SHORT PROBLEM>
Recast the records from the line containing "How far does" through the final line as a Markdown table with columns titled No. and Line. Number each line in order, and omit blank lines.

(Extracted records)
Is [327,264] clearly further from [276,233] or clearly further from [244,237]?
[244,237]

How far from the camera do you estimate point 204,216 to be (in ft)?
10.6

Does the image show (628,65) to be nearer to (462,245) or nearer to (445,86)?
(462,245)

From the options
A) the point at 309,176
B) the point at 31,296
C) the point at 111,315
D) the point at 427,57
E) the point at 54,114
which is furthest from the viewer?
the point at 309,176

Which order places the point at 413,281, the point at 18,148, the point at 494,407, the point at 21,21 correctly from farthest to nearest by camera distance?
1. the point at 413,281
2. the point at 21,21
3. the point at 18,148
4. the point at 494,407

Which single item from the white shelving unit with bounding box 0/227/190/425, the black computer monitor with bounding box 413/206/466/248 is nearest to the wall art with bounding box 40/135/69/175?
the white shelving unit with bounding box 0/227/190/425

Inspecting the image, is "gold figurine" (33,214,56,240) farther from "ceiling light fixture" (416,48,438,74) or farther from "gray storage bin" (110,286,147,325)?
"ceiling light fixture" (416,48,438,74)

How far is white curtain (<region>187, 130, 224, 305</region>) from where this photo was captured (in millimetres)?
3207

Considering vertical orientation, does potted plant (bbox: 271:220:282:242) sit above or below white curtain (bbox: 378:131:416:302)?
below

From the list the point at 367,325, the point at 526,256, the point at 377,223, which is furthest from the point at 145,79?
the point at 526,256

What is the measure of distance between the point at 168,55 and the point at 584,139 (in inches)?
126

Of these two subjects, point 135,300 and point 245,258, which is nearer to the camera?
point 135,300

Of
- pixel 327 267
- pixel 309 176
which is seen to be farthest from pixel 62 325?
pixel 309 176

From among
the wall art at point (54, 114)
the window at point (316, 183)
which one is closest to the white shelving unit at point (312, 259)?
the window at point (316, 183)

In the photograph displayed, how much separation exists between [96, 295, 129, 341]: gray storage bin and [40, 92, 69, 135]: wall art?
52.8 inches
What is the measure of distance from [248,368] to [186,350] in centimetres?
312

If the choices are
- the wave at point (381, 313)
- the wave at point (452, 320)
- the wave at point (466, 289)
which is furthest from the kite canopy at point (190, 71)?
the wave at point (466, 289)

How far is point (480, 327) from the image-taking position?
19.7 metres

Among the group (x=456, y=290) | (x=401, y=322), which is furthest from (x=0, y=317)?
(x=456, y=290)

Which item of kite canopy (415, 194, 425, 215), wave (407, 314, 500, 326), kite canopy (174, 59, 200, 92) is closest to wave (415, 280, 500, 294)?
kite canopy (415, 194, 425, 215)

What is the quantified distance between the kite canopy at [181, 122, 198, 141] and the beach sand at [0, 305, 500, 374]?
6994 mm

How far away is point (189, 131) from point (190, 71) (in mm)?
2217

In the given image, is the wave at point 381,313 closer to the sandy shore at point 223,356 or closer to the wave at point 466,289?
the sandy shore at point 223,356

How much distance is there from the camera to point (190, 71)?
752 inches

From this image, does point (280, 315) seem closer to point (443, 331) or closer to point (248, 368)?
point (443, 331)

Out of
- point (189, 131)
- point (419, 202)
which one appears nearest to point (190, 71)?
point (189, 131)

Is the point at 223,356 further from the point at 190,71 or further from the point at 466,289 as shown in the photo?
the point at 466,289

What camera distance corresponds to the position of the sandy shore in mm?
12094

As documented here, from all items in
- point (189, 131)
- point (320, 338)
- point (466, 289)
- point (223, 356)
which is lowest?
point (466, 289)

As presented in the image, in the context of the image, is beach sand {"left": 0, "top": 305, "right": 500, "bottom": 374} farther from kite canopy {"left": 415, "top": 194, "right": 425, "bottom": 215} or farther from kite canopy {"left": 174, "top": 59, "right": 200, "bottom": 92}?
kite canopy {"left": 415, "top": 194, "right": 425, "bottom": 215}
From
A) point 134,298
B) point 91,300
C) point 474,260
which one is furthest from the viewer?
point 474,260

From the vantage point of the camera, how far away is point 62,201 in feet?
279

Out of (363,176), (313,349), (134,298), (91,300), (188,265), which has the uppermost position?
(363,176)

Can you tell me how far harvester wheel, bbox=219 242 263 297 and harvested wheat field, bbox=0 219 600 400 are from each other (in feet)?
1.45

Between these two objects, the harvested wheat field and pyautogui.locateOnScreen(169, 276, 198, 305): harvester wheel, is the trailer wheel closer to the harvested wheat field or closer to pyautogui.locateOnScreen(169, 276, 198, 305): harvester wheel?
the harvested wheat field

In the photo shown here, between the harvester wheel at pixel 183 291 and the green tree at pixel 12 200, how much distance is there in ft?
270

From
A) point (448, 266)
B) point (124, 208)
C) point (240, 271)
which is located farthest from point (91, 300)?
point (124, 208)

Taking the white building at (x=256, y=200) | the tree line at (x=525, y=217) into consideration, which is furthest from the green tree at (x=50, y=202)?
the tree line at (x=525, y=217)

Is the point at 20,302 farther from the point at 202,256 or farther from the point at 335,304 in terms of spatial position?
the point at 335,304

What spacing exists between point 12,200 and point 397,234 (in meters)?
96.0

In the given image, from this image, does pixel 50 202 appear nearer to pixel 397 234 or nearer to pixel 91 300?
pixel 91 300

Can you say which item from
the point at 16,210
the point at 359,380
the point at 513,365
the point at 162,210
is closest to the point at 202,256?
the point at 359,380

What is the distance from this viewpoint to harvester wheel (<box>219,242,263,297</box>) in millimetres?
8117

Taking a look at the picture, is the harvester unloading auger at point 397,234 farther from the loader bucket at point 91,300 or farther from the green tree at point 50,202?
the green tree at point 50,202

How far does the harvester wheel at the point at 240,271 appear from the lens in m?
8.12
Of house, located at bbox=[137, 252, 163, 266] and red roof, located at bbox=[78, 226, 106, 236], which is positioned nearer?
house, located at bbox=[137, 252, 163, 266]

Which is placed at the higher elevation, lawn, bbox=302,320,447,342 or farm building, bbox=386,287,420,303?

ANSWER FOR THE TASK>
| No. | Line |
|---|---|
| 1 | How far does the harvester wheel at the point at 240,271 appear from the lens in m? |
| 2 | 8.12 |
| 3 | Of house, located at bbox=[137, 252, 163, 266] and red roof, located at bbox=[78, 226, 106, 236], which is positioned nearer? |
| 4 | house, located at bbox=[137, 252, 163, 266] |
| 5 | Which is placed at the higher elevation, lawn, bbox=302,320,447,342 or farm building, bbox=386,287,420,303? |